Dear SAS community,
In your opinion what is the best method to read an excel file into SAS? Initially I used Proc Import to read in an xlsx, but it does not retain the column formats for many of my variables, even with the guessing rows option (i.e. column is empty, but still need to be in numeric format). Then I thought I would do an infile statement with the data converted into a csv file. This was so I could add in the length/format statements. However, I cannot read in multiple "sheets" with CSV files and the data I am reading comes with multiple tabs. Thoughts?
Thanks!
How many files and how often?
I usually just pull them in with file > import data >sas import wizard.
You can have it save the steps and then maybe use that generated import statement as a base for a macro if you have a lot to do.
It depends. Are you trying to combine the data after? If so, you do have a problem because you have to make sure SAS reads the files the same so you can operationalize this. Otherwise you run into one variable is character and one is numeric and one is length 20 in one file and length 50 in another file.
You have the most control using CSV's and you can read multiple CSVs in a single data step, especially if they all have the same format.
@sophia_SAS wrote:
You are correct in that I am trying to combine the data afterwards. I would like to use CSV but am struggling with reading in multiple tabs within 1 csv file. Here's my infile code for the first tab. I have 5 other 'tabs in this mydata csv file. (I know CSV doesn't do sheets.)
DATA want;
FORMAT ID $7. STATE $2. DOB MMDDYY10. CLASSOTH $25.;
INFILE "mydata.csv" missover dsd firstobs=2;
INPUT IT $ STATE $ DOB GEO2010FIPS CLASS1 CLASS2 CLASSOTH $;
run;
Obviously 5 source files will require file separate CSV files since they are just simple text files.
If they have the same structure you can either read them all in data step, or read them separately and then combine.
Do if you had this code to read one file.
data want ;
length ID $7 STATE $2 DOB GEO2010 FIPS CLASS1 CLASS2 8 CLASSOTH $25;
informat dob mmddyy. ;
format dob date9. ;
INFILE "mydata.csv" dsd firstobs=2 truncover;
INPUT ID -- CLASSOTH ;
run;
You call it five with different input files and dataset names to read in five files.
Or you could possible adopt it to read in all five files in one pass if you wanted.
One way would be to use wildcard in the INFILE name. But if each file has a header row then you need to add code to skip the extra headers. Perhaps by using the EOV variable that SAS will set to 1 when you start a new physical file.
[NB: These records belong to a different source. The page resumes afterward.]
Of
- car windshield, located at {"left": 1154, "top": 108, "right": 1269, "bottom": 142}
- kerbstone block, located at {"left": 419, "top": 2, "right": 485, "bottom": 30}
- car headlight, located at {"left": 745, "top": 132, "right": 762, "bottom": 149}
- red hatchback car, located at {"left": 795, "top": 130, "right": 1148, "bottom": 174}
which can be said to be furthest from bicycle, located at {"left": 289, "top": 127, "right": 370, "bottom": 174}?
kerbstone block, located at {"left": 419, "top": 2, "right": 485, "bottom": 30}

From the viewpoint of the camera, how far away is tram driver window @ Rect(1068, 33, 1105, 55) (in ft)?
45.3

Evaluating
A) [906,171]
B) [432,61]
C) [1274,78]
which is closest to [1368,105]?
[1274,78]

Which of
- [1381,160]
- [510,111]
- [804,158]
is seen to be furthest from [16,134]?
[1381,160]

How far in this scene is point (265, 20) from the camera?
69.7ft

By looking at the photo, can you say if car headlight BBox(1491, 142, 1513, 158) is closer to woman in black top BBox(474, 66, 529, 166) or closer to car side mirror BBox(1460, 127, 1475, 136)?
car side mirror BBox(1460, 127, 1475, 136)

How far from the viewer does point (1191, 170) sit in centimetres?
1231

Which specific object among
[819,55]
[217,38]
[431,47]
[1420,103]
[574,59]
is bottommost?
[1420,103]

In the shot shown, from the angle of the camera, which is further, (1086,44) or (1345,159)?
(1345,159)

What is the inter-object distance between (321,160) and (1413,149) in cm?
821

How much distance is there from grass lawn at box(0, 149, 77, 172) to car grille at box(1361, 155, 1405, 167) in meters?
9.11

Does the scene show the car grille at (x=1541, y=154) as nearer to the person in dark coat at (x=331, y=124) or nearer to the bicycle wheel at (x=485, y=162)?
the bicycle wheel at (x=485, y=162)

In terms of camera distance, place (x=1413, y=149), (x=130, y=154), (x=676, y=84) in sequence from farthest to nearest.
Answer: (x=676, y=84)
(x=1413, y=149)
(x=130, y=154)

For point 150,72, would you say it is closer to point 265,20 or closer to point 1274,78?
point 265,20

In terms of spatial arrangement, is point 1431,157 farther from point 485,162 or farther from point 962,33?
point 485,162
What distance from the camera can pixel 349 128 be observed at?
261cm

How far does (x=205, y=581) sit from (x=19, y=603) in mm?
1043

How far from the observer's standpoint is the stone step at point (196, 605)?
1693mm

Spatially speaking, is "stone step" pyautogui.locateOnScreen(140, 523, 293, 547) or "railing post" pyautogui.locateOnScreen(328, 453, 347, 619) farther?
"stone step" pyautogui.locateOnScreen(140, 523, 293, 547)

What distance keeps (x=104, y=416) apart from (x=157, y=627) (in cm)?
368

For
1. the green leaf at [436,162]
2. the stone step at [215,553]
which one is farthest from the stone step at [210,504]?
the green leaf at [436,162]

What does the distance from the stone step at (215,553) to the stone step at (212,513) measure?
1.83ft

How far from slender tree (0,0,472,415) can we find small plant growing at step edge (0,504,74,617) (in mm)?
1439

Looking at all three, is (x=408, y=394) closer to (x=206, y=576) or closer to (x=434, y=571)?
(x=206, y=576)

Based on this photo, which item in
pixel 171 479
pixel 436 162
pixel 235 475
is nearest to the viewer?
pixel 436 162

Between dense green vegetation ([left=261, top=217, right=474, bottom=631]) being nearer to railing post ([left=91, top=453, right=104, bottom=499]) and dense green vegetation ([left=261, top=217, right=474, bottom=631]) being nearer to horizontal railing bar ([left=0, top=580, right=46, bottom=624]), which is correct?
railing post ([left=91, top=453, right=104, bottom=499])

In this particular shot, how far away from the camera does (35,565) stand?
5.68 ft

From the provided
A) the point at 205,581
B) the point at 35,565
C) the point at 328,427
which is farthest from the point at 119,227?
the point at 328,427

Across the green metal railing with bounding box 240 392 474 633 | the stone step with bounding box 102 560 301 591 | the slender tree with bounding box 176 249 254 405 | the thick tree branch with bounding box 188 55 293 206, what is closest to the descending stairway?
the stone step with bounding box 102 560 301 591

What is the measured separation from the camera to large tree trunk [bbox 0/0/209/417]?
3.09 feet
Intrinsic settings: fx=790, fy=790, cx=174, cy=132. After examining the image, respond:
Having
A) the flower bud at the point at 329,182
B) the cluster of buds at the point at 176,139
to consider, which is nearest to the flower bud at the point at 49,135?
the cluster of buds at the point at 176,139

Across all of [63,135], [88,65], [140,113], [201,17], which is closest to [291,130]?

So if you had files named mydata1.csv, mydate2.csv .... then you might be able to use a step like this.
data want ;
length ID $7 STATE $2 DOB GEO2010 FIPS CLASS1 CLASS2 8 CLASSOTH $25;
informat dob mmddyy. ;
format dob date9. ;
INFILE "mydata*.csv" dsd firstobs=2 truncover eov=eov;
input @;
if _n_=1 or eov then input;
INPUT ID -- CLASSOTH ;
eov=0;
run;
I normally use .NET to handle Excel. That said, I am wondering if you have Access to ODBC? If so, consider using Excel as an ODBC database. Set your libname then query it using SQL:
Driver={Microsoft Excel Driver (*.xls)};DriverId=790;Dbq=C:\MyExcel.xls;DefaultDir=c:\mypath;
SQL syntax "SELECT [Column Name One], [Column Name Two] FROM [Sheet One$]". I.e. excel worksheet name followed by a "$" and wrapped in "[" "]" brackets.
See https://www.connectionstrings.com/excel/
Either PROC IMPORT or the XLSX libname engine will do a good job of reading an Excel file. It is easier to read multiple tabs using the libname engine.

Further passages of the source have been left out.